* [WHAT THE EXERCISE ASKS]
Please reproduce the passage on Blake and the dark side word for word, from "In the Judeo-Christian" up to and including "ultimate evil.".

In the Judeo-Christian religions God is a supreme
authority. Society invokes God to enforce civility and good behavior. Ergo, the
dark side provides an avenue of rebellion. The dark side prevents the social
order from becoming overly oppressive. It recognizes impulses that do not seem
consistent with the edicts of the Supreme Being. The dark side recognizes the
impulses of raw, undomesticated Being, however wild or savage this energy
happens to express itself. William Blake argued that it was religion and the
enforcement of laws contrary to the natural impulses of Being that are the
ultimate evil.
“Without contraries is no progression,” declaims Blake in
his The Marriage of Heaven and Hell. In
a passage titled “The Voice of the Devil,” he has this to say:
All Bibles or sacred
codes have been the causes of the following Errors.
1.
That
Man has two real existing principles Viz: a Body & a Soul.
2. That Energy, calld Evil, is alone from the Body. &
that reason, calld Good, is alone from the Soul.
3. That God will torment Man in Eternity for following his
Energies. But the following Contraries to these are True
1. Man has no Body distinct from his Soul for that calld
Body is a portion of Soul discernd by the five Senses, the chief inlets of Soul
in this age
2. Energy is the only life and is from the Body and Reason
is the bound or outward circumference of Energy.
3.
Energy
is Eternal Delight.

* [GIVEN ENTRIES]
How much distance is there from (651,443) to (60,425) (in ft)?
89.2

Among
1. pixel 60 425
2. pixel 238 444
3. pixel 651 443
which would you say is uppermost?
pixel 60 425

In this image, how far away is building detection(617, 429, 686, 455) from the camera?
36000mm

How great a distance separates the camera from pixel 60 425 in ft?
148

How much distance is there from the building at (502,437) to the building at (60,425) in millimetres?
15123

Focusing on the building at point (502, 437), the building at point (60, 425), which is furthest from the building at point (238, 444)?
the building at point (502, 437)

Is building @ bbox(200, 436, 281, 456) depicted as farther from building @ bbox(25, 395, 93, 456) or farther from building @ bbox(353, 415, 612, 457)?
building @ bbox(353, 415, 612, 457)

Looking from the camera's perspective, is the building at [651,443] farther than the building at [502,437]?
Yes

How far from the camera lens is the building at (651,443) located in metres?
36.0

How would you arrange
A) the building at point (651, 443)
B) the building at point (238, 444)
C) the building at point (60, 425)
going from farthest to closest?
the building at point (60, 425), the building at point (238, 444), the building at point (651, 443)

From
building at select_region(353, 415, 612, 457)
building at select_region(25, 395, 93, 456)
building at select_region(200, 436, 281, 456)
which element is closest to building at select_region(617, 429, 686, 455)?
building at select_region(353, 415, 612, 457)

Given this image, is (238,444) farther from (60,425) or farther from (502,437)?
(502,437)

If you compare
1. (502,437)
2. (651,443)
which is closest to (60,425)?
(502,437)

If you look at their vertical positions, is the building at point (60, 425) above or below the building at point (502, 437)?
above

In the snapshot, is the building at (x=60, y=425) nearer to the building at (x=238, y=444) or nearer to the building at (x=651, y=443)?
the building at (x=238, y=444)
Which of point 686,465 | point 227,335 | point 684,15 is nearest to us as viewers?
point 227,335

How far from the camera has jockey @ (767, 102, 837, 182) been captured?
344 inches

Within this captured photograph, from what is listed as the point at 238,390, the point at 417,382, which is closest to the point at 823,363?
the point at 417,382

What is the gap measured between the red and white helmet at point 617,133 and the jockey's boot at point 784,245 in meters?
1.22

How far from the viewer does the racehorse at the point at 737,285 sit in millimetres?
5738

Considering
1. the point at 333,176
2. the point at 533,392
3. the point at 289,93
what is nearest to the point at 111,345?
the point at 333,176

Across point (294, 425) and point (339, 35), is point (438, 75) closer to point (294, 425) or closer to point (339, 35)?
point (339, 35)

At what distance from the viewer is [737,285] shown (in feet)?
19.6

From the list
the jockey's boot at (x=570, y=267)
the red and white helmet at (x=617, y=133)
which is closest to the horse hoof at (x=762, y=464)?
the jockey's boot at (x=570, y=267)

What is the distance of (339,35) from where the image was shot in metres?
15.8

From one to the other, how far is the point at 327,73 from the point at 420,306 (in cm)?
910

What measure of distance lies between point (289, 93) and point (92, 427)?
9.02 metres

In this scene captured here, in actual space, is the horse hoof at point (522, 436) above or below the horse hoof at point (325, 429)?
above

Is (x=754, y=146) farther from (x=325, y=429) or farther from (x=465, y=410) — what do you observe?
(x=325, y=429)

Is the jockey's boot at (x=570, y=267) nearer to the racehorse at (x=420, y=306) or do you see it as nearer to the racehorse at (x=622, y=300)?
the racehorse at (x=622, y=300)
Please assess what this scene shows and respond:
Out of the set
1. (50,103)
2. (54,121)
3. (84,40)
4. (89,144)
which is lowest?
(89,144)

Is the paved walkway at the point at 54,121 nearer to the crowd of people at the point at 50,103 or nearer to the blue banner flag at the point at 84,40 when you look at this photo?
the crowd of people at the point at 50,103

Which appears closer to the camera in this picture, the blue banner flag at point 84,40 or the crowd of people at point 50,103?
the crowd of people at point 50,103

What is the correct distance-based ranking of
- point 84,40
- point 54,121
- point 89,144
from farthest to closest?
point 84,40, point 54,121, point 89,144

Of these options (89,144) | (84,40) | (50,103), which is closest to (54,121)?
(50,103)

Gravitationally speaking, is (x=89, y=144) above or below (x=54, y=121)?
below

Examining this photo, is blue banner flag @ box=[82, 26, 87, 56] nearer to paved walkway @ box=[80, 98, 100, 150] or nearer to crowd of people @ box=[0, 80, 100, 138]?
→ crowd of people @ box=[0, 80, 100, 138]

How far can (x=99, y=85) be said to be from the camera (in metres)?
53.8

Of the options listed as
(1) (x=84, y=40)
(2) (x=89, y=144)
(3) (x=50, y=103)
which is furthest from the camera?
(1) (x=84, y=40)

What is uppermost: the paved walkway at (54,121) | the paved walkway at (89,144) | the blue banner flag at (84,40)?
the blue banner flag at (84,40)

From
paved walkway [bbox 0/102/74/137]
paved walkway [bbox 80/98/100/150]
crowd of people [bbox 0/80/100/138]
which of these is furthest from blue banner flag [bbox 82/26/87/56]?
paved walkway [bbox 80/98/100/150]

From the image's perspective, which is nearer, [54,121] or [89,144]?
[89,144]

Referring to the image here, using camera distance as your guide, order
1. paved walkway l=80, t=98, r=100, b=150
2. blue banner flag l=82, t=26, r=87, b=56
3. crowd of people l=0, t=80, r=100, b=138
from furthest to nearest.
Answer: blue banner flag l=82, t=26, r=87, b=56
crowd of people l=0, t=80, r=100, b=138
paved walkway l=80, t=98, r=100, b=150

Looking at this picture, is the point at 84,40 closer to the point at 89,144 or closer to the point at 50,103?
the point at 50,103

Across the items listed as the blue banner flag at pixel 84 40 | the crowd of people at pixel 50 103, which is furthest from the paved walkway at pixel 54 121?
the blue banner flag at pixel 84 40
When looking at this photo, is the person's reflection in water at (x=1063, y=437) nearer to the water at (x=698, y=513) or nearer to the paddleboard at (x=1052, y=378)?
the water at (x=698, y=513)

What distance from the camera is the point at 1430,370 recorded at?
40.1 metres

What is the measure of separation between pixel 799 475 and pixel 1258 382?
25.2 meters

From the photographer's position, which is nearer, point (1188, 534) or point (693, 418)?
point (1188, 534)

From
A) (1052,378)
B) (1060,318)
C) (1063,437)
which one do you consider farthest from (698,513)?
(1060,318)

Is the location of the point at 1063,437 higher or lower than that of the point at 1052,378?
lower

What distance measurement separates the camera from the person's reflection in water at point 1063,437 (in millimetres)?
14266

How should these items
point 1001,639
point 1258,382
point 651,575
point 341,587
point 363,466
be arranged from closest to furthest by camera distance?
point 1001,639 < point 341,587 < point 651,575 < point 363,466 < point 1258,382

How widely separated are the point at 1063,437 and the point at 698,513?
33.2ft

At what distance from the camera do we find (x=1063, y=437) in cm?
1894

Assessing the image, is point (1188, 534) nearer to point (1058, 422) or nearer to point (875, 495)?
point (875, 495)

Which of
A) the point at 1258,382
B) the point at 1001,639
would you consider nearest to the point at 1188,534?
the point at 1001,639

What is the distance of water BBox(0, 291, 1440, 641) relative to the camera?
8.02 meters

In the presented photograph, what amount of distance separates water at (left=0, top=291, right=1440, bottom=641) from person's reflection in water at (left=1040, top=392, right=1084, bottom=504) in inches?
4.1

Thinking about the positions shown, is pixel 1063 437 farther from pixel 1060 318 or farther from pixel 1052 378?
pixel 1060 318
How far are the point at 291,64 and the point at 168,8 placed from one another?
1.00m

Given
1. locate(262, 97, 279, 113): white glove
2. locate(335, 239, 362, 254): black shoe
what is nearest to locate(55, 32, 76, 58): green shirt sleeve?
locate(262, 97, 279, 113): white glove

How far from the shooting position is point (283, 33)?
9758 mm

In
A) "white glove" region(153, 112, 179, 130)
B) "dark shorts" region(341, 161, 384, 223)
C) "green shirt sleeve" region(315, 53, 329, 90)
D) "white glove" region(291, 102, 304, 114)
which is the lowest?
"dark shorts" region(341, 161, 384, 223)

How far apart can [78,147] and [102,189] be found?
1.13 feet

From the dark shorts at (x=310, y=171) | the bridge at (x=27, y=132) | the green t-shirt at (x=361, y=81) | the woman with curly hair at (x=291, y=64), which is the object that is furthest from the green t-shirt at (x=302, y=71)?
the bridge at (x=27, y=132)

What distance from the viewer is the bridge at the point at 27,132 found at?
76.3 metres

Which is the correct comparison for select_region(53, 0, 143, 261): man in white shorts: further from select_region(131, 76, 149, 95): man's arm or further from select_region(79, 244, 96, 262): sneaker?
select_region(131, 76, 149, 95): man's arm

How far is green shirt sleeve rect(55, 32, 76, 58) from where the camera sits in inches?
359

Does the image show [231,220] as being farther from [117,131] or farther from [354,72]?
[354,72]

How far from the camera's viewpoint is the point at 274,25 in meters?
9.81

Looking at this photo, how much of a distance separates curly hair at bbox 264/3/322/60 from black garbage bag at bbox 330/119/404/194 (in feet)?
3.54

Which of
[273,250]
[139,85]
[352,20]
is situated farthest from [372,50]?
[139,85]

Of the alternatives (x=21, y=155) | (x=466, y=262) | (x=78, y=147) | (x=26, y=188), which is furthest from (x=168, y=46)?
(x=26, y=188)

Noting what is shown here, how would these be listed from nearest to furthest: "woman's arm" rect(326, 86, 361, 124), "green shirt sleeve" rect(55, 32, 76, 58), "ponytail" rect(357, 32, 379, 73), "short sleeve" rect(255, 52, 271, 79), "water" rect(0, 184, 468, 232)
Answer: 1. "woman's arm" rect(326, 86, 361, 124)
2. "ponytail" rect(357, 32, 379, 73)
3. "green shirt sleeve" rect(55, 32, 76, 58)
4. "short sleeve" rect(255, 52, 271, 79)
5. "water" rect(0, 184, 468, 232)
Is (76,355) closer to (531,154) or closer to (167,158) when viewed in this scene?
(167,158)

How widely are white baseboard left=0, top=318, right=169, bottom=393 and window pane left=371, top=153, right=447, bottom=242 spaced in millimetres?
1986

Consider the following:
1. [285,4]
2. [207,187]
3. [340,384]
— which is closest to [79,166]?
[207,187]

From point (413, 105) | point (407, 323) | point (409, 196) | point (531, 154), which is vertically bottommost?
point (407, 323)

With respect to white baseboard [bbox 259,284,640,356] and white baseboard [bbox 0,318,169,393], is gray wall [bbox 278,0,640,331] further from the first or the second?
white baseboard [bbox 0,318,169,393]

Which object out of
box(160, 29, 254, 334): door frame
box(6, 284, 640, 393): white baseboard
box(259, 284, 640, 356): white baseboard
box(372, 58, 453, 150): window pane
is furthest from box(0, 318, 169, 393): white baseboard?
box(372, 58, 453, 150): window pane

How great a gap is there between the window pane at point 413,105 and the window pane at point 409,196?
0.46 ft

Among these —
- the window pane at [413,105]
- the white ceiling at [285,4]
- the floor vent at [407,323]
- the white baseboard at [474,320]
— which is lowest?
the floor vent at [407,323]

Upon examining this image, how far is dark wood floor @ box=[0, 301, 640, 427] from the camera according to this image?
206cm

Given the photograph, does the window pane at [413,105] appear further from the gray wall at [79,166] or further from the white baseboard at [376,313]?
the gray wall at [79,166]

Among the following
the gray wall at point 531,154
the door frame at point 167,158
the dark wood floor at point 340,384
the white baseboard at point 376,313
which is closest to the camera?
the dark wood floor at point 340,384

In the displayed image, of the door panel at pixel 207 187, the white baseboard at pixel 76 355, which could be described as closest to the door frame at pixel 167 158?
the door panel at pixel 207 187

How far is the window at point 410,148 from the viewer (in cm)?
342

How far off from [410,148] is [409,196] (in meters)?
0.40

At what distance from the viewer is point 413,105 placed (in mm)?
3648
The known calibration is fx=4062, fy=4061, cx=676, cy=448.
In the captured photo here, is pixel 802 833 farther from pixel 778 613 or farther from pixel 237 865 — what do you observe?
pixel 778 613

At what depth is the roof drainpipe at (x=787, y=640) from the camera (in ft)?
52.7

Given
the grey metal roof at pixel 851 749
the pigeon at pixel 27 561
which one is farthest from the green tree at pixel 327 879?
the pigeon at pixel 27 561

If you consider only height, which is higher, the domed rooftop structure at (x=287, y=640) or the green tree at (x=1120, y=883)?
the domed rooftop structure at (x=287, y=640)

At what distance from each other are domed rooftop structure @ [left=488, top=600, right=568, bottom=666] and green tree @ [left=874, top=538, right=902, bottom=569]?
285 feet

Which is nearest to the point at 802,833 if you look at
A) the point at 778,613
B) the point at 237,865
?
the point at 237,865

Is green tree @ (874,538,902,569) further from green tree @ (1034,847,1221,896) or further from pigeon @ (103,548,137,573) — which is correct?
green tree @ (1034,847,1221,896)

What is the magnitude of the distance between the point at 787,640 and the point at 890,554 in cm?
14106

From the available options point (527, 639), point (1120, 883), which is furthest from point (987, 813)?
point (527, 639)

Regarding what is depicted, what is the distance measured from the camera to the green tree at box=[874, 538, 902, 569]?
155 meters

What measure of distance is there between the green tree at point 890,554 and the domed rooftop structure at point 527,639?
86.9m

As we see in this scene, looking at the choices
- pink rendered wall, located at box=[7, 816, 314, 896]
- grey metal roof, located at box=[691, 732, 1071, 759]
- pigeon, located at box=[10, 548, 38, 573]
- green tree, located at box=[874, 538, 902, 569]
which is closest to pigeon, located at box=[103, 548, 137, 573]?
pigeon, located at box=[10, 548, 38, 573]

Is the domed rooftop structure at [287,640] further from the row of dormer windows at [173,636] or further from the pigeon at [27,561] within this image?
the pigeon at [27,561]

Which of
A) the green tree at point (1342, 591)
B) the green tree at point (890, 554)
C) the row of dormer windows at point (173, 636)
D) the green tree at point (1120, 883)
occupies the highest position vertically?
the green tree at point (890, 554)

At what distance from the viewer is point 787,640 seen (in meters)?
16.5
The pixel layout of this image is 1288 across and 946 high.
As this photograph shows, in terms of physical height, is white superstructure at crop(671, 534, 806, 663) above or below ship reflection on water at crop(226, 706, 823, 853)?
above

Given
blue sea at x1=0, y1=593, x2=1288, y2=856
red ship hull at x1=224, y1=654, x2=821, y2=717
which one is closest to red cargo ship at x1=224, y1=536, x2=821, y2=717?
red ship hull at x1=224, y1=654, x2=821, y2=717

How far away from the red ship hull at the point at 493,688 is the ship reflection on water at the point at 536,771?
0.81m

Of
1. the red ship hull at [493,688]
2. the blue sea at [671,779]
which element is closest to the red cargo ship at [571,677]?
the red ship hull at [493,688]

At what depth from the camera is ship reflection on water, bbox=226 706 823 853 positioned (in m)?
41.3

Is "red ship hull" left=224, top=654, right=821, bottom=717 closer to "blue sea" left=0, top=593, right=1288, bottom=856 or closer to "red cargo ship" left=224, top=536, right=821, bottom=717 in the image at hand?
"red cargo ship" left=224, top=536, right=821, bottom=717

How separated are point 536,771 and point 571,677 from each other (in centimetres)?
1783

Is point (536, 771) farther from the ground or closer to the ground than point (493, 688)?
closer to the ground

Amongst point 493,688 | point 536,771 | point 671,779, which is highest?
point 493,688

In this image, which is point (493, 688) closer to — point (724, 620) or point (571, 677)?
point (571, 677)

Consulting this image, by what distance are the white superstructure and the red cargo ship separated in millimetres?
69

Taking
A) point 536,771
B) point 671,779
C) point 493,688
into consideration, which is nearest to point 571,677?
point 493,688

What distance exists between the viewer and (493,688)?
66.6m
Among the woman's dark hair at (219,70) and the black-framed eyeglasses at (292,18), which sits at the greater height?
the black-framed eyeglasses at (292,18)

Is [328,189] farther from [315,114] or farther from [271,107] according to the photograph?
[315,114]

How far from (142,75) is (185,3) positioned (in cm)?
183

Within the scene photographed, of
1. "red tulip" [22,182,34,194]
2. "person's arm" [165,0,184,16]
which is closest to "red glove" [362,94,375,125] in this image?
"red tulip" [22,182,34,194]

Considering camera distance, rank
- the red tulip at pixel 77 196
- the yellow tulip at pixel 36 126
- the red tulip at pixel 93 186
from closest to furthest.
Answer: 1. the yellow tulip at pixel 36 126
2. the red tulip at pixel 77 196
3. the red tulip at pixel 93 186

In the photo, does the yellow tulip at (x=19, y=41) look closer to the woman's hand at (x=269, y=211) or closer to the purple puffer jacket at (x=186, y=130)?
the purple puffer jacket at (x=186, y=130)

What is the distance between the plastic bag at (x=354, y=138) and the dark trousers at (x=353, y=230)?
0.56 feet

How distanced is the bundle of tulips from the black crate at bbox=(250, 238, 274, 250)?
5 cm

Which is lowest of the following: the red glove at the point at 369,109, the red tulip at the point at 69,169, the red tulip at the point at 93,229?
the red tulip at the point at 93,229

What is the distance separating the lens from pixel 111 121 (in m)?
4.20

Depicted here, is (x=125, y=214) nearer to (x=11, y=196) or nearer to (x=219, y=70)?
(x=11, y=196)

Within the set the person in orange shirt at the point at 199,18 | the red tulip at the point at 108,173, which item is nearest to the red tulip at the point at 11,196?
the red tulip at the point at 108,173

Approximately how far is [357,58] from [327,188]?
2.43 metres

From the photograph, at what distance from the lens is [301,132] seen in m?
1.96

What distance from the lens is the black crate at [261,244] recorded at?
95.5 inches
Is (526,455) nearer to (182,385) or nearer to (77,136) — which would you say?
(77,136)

* [EXERCISE RESPONSE]
In the Judeo-Christian religions God is a supreme
authority. Society invokes God to enforce civility and good behavior. Ergo, the
dark side provides an avenue of rebellion. The dark side prevents the social
order from becoming overly oppressive. It recognizes impulses that do not seem
consistent with the edicts of the Supreme Being. The dark side recognizes the
impulses of raw, undomesticated Being, however wild or savage this energy
happens to express itself. William Blake argued that it was religion and the
enforcement of laws contrary to the natural impulses of Being that are the
ultimate evil.